* _Directions for this task_: Only some lines are wanted. Transcribe, exactly, the lines below from the line with "Count: 11-50." up to and including the line with "common name: partridge".

Saved entries
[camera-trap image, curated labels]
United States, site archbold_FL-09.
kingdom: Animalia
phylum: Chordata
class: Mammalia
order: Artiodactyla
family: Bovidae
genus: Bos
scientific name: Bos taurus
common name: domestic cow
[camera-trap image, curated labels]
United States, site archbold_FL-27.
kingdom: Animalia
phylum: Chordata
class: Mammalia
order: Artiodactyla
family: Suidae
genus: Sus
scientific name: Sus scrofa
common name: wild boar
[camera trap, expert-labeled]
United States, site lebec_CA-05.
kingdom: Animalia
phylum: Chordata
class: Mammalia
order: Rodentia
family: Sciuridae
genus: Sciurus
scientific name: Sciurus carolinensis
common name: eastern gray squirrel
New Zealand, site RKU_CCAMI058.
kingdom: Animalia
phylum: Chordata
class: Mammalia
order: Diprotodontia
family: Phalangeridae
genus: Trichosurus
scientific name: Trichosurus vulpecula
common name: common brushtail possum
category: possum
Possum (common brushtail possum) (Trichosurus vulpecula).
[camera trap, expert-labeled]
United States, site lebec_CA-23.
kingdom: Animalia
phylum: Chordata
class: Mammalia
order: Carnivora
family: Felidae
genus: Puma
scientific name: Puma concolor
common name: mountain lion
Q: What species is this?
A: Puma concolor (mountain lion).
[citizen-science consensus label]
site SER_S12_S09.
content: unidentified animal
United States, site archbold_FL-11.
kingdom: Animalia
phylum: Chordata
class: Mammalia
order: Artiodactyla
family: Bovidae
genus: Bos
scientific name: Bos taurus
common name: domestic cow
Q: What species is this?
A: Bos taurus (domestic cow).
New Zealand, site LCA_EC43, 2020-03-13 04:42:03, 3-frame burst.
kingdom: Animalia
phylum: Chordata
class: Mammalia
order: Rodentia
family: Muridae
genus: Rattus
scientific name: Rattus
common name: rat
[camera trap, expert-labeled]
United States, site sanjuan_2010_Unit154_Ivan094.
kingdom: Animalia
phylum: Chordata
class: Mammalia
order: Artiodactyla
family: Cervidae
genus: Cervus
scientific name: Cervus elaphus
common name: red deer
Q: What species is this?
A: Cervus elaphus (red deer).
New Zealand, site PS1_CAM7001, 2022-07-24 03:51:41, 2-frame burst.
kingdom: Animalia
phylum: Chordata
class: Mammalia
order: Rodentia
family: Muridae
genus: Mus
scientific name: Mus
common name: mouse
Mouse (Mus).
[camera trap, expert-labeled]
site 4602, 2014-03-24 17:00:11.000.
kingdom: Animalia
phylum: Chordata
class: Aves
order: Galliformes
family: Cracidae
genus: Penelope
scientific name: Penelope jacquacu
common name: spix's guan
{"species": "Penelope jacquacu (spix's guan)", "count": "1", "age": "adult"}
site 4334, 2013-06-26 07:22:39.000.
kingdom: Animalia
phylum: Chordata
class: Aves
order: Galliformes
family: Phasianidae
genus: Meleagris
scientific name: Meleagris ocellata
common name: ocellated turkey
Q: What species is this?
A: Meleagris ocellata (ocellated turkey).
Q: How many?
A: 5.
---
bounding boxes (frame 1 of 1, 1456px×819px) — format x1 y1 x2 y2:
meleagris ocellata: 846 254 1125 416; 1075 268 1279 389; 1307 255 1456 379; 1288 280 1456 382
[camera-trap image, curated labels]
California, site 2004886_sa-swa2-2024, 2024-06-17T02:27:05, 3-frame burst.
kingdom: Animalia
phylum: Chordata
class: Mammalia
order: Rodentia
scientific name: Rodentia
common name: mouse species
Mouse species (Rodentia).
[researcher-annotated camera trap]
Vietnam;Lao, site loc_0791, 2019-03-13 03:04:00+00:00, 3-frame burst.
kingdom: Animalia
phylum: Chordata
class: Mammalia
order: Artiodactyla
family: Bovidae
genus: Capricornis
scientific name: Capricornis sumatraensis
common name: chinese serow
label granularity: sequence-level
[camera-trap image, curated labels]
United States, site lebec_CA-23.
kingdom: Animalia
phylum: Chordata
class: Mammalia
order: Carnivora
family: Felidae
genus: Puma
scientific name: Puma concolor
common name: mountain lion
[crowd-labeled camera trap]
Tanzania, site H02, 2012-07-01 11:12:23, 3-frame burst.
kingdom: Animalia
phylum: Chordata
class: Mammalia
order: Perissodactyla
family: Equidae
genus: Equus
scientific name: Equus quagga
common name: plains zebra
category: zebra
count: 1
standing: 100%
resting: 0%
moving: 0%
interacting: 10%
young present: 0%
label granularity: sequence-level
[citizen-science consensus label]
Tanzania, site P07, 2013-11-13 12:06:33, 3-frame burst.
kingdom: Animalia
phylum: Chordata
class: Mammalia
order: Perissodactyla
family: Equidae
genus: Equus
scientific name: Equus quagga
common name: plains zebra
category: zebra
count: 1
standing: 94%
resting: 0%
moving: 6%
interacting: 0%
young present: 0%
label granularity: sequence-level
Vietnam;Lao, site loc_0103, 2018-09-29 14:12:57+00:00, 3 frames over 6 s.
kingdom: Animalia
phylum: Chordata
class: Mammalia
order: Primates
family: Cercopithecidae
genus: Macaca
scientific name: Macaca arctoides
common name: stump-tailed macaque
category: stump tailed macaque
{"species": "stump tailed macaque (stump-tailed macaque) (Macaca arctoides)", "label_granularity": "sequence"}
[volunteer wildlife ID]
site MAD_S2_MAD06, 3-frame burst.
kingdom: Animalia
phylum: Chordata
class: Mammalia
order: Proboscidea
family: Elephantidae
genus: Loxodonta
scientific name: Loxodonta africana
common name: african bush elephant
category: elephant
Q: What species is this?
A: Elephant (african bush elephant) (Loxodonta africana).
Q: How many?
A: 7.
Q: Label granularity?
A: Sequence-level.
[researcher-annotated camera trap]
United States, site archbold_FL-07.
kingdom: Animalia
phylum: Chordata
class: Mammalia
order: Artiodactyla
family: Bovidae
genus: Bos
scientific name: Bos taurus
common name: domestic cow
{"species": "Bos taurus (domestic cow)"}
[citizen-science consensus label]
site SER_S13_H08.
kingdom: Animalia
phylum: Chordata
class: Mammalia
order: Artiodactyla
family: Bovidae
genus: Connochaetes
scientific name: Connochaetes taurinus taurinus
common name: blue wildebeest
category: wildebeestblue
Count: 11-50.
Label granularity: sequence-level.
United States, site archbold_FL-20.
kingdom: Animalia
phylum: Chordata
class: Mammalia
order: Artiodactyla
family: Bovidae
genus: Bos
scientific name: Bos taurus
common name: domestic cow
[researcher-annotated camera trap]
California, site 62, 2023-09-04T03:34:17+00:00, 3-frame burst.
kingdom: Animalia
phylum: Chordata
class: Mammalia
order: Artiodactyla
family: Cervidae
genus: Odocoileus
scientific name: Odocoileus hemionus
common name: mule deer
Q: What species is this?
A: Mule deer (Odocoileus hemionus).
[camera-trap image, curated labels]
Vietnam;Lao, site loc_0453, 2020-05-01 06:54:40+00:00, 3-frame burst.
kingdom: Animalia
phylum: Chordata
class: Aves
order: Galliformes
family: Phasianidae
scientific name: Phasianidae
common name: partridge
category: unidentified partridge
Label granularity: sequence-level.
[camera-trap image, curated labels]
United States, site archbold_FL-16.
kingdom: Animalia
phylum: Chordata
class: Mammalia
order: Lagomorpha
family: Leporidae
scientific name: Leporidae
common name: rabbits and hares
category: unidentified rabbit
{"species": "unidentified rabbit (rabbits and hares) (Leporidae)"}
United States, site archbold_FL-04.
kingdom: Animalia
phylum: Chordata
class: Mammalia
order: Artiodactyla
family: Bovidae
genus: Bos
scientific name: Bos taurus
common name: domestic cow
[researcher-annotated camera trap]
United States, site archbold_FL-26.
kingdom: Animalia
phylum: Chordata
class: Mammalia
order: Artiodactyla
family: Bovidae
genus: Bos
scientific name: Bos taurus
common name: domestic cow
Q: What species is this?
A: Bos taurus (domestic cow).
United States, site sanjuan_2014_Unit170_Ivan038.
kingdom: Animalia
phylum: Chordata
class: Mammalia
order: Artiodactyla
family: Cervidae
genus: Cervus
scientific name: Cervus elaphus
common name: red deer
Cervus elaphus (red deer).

* _Task result_:
Count: 11-50.
Label granularity: sequence-level.
United States, site archbold_FL-20.
kingdom: Animalia
phylum: Chordata
class: Mammalia
order: Artiodactyla
family: Bovidae
genus: Bos
scientific name: Bos taurus
common name: domestic cow
[researcher-annotated camera trap]
California, site 62, 2023-09-04T03:34:17+00:00, 3-frame burst.
kingdom: Animalia
phylum: Chordata
class: Mammalia
order: Artiodactyla
family: Cervidae
genus: Odocoileus
scientific name: Odocoileus hemionus
common name: mule deer
Q: What species is this?
A: Mule deer (Odocoileus hemionus).
[camera-trap image, curated labels]
Vietnam;Lao, site loc_0453, 2020-05-01 06:54:40+00:00, 3-frame burst.
kingdom: Animalia
phylum: Chordata
class: Aves
order: Galliformes
family: Phasianidae
scientific name: Phasianidae
common name: partridge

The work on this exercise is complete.